• **AUFGABEN**:
**A)** Fasse den Textauszug über alternde Straftäter in zwei Sätzen zusammen.
**B)** Führe den Textauszug über alternde Straftäter nach seinem letzten Satz weiter.

• **TEXTAUSZUG**:
>>>>>
Berlin. Die Deutschen werden immer älter – das gilt auch für Straftäter. Eine Doku gibt aufschlussreiche Einblicke in eine verborgene Welt.

Früher war Peter Hoppe ein Schrank von einem Mann, heute sitzt er im Rollstuhl. Die Haare noch immer lang, aber licht, die Tattoos auf den Unterarmen verblasst – man kann sich vorstellen, dass Hoppe kräftig zuschlagen konnte.

„Ich bin böse gewesen, richtig böse“, raunt er mit tiefer Raucherstimme in die Kamera. Er habe nie jemanden umgebracht, aber im Lauf seines Lebens häufte er 20 Haftstrafen an. „Hier fünf Jahre, da sieben Jahre, dat läppert sich“, sagt Hoppe im Idiom des Ruhrgebiets. Vielleicht wird er sterben, bevor seine Strafe vorbei ist. Weinen will er deswegen nicht: „Muss man mit klarkommen.“

Wann muss jemand in Haft sterben?

Nordrhein-Westfalen betreibt in Fröndenberg ein ehemaliges Krankenhaus als Gefängnis.
Nordrhein-Westfalen betreibt in Fröndenberg ein ehemaliges Krankenhaus als Gefängnis. © ZDF und Christian Bock | Christian Bock

Hoppe, dessen genaues Alter unklar bleibt, lebt im Justizvollzugskrankenhaus Fröndenberg. Es ist eines der größten seiner Art in Europa: 300 Mitarbeiter kümmern sich um 3500 stationäre und 7000 ambulante Patienten im Jahr. Alle sind Häftlinge. Auf Hoppes Station sind die pflegebedürftigen Alten untergebracht. Davon gibt es immer mehr, wie die sehenswerte Dokumentation „Senioren hinter Gittern“ des TV-Journalisten Christian Bock aufzeigt: Der Anteil der Deutschen im Rentenalter hat sich in den vergangenen 40 Jahren verdoppelt, somit werden auch die Straftäter immer älter.
<<<<<
• **DATENAUSZUG**:
>>>>>
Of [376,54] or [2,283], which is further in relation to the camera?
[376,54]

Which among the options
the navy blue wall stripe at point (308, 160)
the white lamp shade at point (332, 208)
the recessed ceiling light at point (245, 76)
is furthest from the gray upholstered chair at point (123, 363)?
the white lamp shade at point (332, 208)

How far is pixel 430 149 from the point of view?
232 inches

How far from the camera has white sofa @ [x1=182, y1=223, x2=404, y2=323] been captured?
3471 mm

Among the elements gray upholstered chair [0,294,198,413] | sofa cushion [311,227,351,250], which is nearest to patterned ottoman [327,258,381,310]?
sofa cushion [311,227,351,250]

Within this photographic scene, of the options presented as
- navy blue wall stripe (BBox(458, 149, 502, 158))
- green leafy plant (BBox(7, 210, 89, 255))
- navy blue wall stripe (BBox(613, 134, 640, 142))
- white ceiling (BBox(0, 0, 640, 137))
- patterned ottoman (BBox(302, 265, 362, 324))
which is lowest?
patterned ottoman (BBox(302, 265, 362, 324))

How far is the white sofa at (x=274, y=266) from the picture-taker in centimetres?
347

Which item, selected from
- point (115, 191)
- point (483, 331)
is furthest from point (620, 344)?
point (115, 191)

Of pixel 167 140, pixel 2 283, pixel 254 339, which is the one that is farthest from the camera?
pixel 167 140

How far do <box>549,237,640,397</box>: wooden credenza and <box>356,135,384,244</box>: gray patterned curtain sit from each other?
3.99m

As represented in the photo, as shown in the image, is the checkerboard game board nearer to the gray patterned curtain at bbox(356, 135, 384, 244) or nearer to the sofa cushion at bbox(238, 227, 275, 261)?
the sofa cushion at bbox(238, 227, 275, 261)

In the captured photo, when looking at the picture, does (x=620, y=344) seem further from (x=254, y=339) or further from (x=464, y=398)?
<<<<<
>>>>>
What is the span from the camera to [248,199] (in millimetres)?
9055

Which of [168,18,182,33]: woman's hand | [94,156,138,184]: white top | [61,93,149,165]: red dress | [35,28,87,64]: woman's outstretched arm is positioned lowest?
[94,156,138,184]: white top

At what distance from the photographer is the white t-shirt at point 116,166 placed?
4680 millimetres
<<<<<
• **LÖSUNGEN**:
**A)** Peter Hoppe, der im Lauf seines Lebens 20 Haftstrafen angehäuft hat, sitzt heute im Rollstuhl und lebt auf der Station für pflegebedürftige Alte im Justizvollzugskrankenhaus Fröndenberg, wo er vielleicht vor dem Ende seiner Strafe sterben wird. Die Dokumentation „Senioren hinter Gittern“ von Christian Bock zeigt, dass es immer mehr solcher alten Häftlinge gibt, weil sich der Anteil der Deutschen im Rentenalter in den vergangenen 40 Jahren verdoppelt hat.

**B)**
„Wir müssen uns mit dem Thema ‚Tod in Haft‘ auseinandersetzen“, sagt der Fröndenberger Anstaltsleiter Joachim Turowski und fragt: „Wann kann jemand begnadigt werden? Wann muss jemand in Haft sterben?“ Der 45-minütige Film kann diese Fragen nicht beantworten, aber er macht deutlich, dass sich Justiz und Gesellschaft damit auseinandersetzen müssen.

Angst vor dem Leben draußen

Der Pfleger Andre Heße hat viele Straftäter kommen und gehen sehen. Manche hätten Angst vor der Freiheit. „Nach vielen Jahren in der JVA hat sich draußen so viel geändert. Das fängt schon mit dem Geldabheben an. Viele scheitern am Umgang mit einer simplen EC-Karte.“

Beim Freigang im Gefängnishof sind inzwischen viele Gefangene auf einen Rollator angewiesen.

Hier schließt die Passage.